**Direction A:** Rewrite every line of the stored records below, requests included, multiplying each bounding-box coordinate in the answers by 1.25 and rounding to the nearest whole number, with halves rounded up. Leave the pictures out of your answer.

◆ ◆ ◆ ◆ ◆

For the past few national electrical code cycles, there has been a growing concern in the electrical industry with a phenomenon called electric shock drowning (ESD) occurring in and around marinas, boatyards, floating buildings, fixed or floating piers, wharves, docks and similar areas. Recognizing that swimming in and around these areas is common, especially where people occupy and live in the boats and watercraft, the NEC and the electrical industry started investigating electrical hazards in these areas.
Electrical leakage current in fresh or salt water can inhibit or incapacitate muscle reactions of individuals swimming in the water with severe consequences. With this understanding, the electrical industry and other interested parties started studying and addressing this very serious issue. The following information chronicles the effort to address ESD.
The U.S. Coast Guard, the NFPA Fire Protection Research Foundation, the American Boat and Yacht Council and Foundation, UL, NEMA, Attwood Marine, Eaton Corp., Hubbell, Intertek and Leviton Manufacturing sponsored a study to help address ESD. With help from the International Association of Electrical Inspectors, NECA and other electrical industry members, the groups teamed up to gather data, map potential electrical fields in and around water (both fresh and salt water) and create swimming accident scenarios to determine possible solutions to the ESD phenomenon. The study identified many concerns, such as the harsh environmental conditions that result in the deterioration of the electrical components and installations in and around water as well as the electrical current and voltage potential magnitude in fresh and salt water. The industry study resulted in a report issued in November 2014 prepared by John Adey with the ABYC Foundation and Bill Daley and Ryan Kelly of CED Technologies for the NFPA Fire Protection Research Foundation.
The NFPA research foundation report overview states, “ESD begins with an electric fault on the dock or on board a boat when a voltage source comes into contact with the body of water. The voltage radiates throughout the water in a hemispherical field. As a swimmer approaches the electric field, electrical current begins to flow through their body. The human body has a much lower resistance than fresh water and is the better conductor of electricity. In the presence of an electric field, the human body, not the surrounding fresh water, conducts the majority of the electric current. As little as 10 milliamperes [mA] of current through the human body can cause loss of muscular control, which may result in drowning.

◆ ◆ ◆ ◆ ◆

**Direction B:** Continue the passage on electric shock drowning above from where it stops.

[Stored items from a collection]
◆ ◆ ◆ ◆ ◆

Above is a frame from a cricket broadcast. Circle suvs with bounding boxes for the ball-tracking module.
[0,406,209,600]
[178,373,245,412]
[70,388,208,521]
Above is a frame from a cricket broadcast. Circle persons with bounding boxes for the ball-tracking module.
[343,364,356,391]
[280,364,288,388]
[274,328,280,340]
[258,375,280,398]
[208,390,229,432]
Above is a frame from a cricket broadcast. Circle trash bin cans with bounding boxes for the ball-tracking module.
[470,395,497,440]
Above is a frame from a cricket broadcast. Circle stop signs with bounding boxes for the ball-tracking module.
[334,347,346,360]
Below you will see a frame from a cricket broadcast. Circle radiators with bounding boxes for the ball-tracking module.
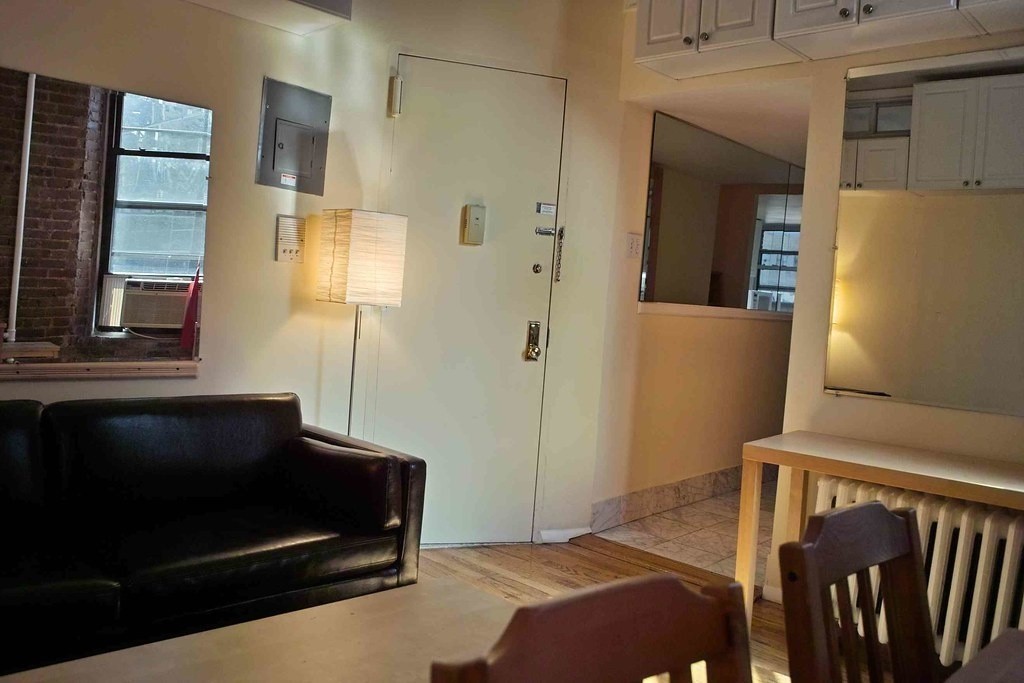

◆ ◆ ◆ ◆ ◆

**Final answer A:**
Above is a frame from a cricket broadcast. Circle suvs with bounding boxes for the ball-tracking module.
[0,508,261,750]
[223,466,306,515]
[88,485,260,651]
Above is a frame from a cricket broadcast. Circle persons with bounding boxes for the ball-tracking module.
[429,455,445,489]
[350,455,360,485]
[343,410,350,425]
[323,469,350,498]
[260,488,286,540]
Above is a frame from a cricket broadcast. Circle trash bin cans with bounding boxes for the ball-tracking module.
[588,494,621,550]
Above is a frame from a cricket broadcast. Circle stop signs with bounding boxes for the ball-tracking module.
[418,434,433,450]
Below you will see a frame from a cricket broadcast. Circle radiators with bounding boxes for the ball-tracking module.

**Final answer B:**
“The victim may not be exposed to the stray voltage field upon initially entering the water. This leads the victim to believe the water is safe for swimming until they unintentionally enter the voltage field and become shocked. Further, the voltage source may be intermittent as a function of when a particular AC device is automatically or manually cycled on or off, or when a fault is intermittent in nature. Although ESD has been mostly observed in fresh water, the incidence of ESD in brackish water cannot be ignored, since the conductivity varies based on the numerous environmental conditions.”
The study determined the human body in fresh water was more affected because it has more conductivity due to salt in the body. The same human body in salt water was not exposed to the same amount of shock hazard because of the salt in the environment.
In the 2011 NEC , Section 555.3 was added to require the main power supply to the marina or boatyard to have a service main ground-fault protective device not to exceed 100 mA. This device would limit the potential voltage and current supplying boats, watercraft and houseboats at the service main where the power originated.
Where installing a 100 mA at the service main was not feasible for any reason, this ground-fault protection requirement could be installed at each individual feeder or branch circuit supplying the watercraft. Ground-fault protection of equipment usually applies to the protection of equipment; however, the purpose of this 100 mA or smaller ground-fault device was to try and limit the leakage current in the water.
Two major changes have occurred in the 2017 NEC in Article 555, dealing with the safety requirements in marinas and boatyards. The first is in 555.3, where the 100 mA ground-fault protective main device was changed to not exceed 30 mA, thus making it more responsive to electric leakage. Section 555.24 was added to require swimming areas to have signage that states “WARNING—POTENTIAL SHOCK HAZARD—ELECTRIC CURRENTS MAY BE PRESENT IN THE WATER.” Look for more changes in the 2020 NEC .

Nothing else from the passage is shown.